_Prompt_:
Retype only the lines below from the one with "Set de recharge" to the one with "M'S G3 GUIDE TACTICAL JACKET", inclusive, skipping every image.

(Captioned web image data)
= Beginning of Section =
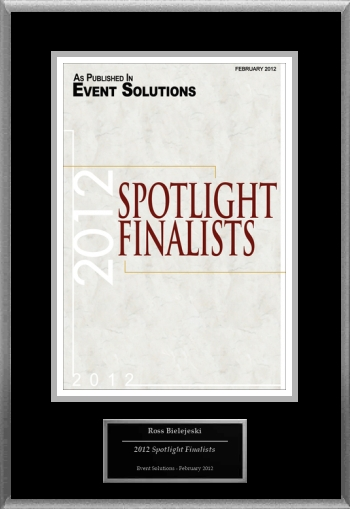 2012 Spotlight Finalists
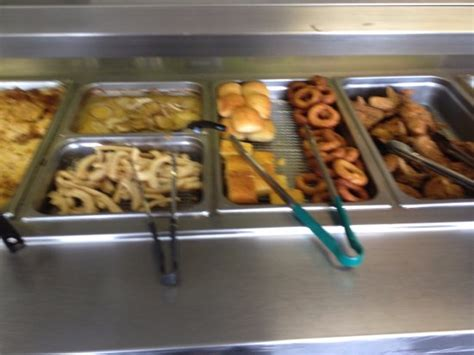 buffet picture of tommy s country buffet biscoe
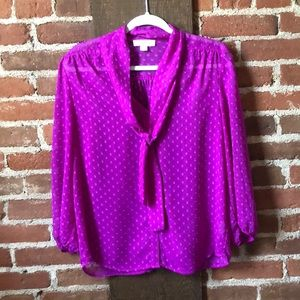 Purple Forever 21 blouse with tie neck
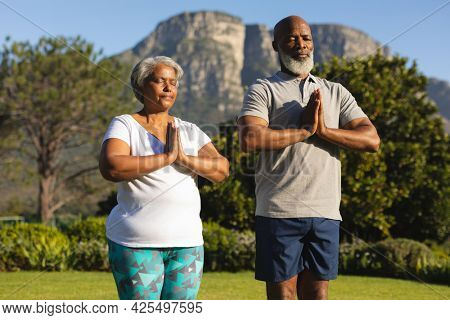 Senior african american couple meditating and practicing yoga with eyes closed in countryside. retirement and active senior lifestyle concept.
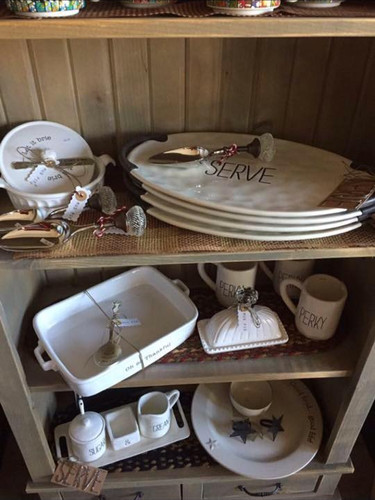 Platters, Baking Dishes, Cream & Sugar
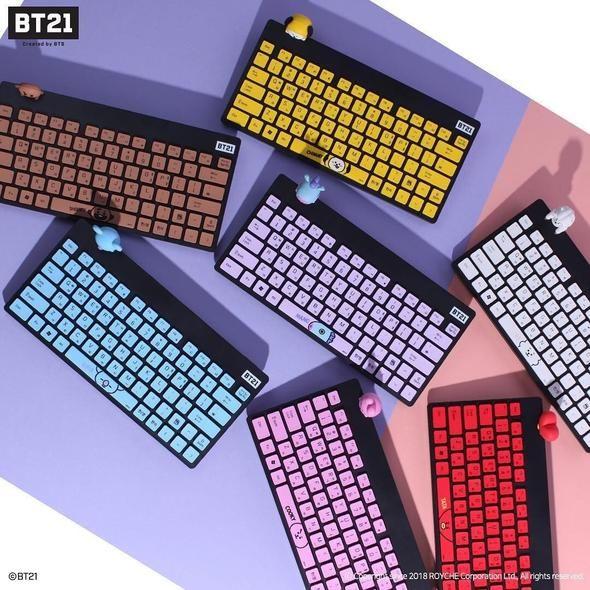 b26140b7 Bt21 x royche wireless keyboard in 2019   Necessities   Bts, Bts ...
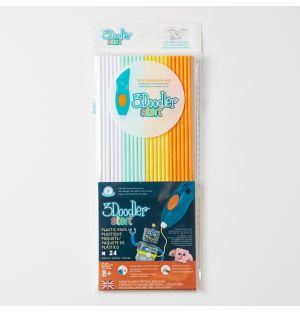 Set de recharge Fire & Ice pour stylo 3Doodler Create+ Essentials
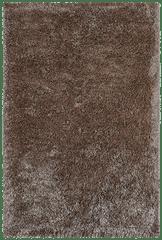 Obsession Ručně tkaný kusový koberec Touch Me 370 SAVANNAH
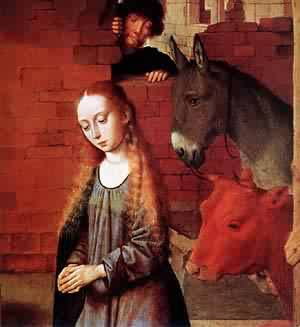 The Nativity (Detail) 1490 | Gerard David | Oil Painting
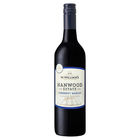 MCWILLIAMS HANWOOD CABERNET MERLOT 750ML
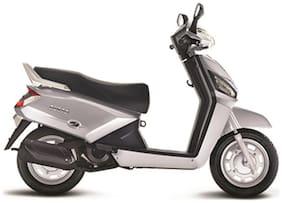 Mahindra Gusto VX - Silver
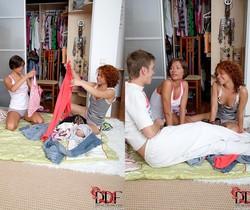 Meddie & Sunny - Euro Teen Erotica
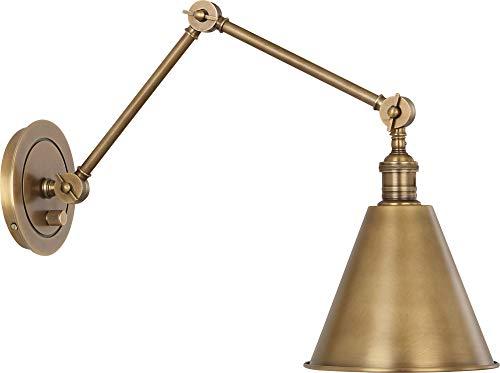 Robert Abbey Alloy Warm Brass Plug-in Swing Arm Wall Lamp ()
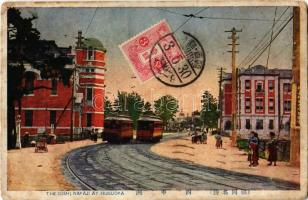 1922 Fukuoka, Hukuoka; The Nishi Nakaji / trams. TCV card (EK)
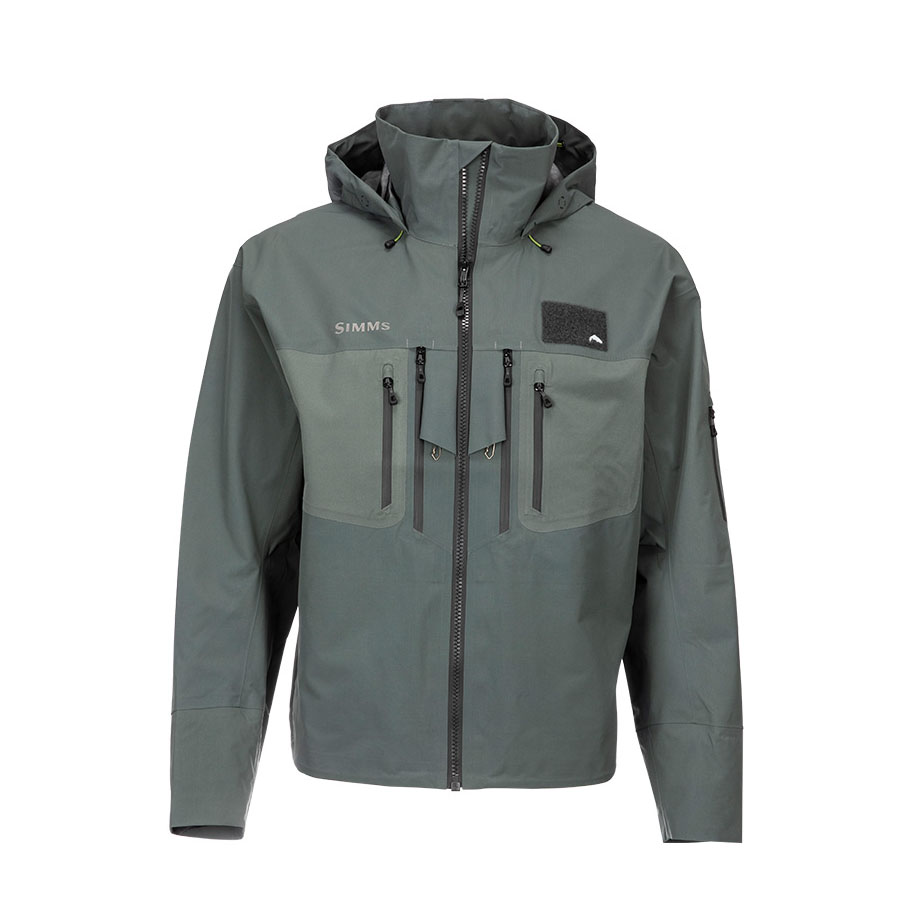 M'S G3 GUIDE TACTICAL JACKET
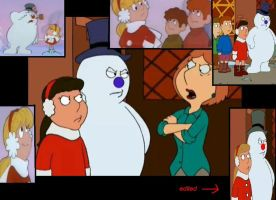 Frosty and Karen in Family guy by Lipanel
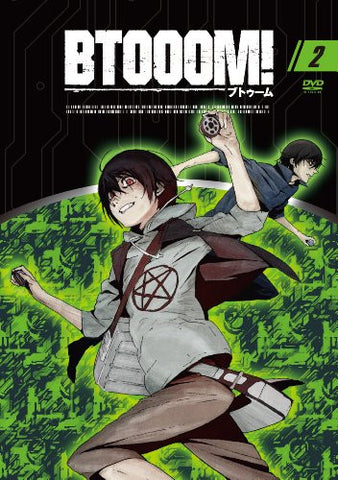 Image for Btooom 02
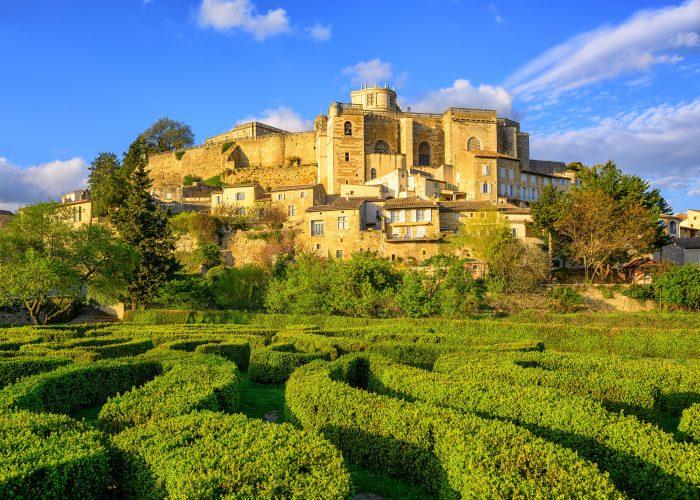 10 Most Secret Villages in Europe (Video)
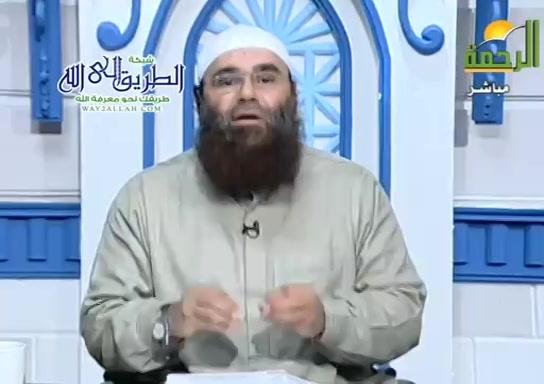 رفععيسىعليهالسلام(20/1/2020)شخصياتقرانيه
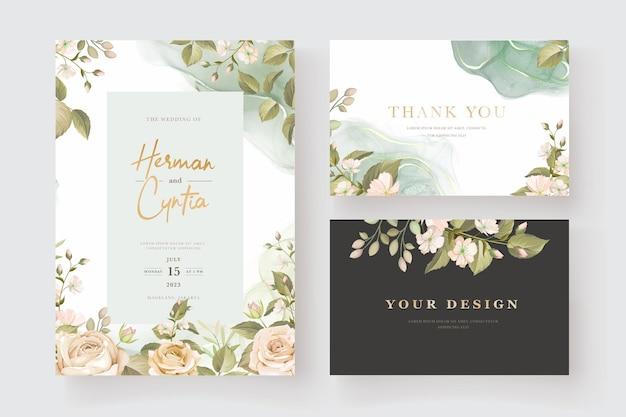 Bellissimo set di carte di invito a nozze con rose disegnate a mano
= End of Section =
_Solved exercise_:
 Set de recharge Fire & Ice pour stylo 3Doodler Create+ Essentials
 Obsession Ručně tkaný kusový koberec Touch Me 370 SAVANNAH
 The Nativity (Detail) 1490 | Gerard David | Oil Painting
 MCWILLIAMS HANWOOD CABERNET MERLOT 750ML
 Mahindra Gusto VX - Silver
 Meddie & Sunny - Euro Teen Erotica
 Robert Abbey Alloy Warm Brass Plug-in Swing Arm Wall Lamp ()
 1922 Fukuoka, Hukuoka; The Nishi Nakaji / trams. TCV card (EK)
 M'S G3 GUIDE TACTICAL JACKET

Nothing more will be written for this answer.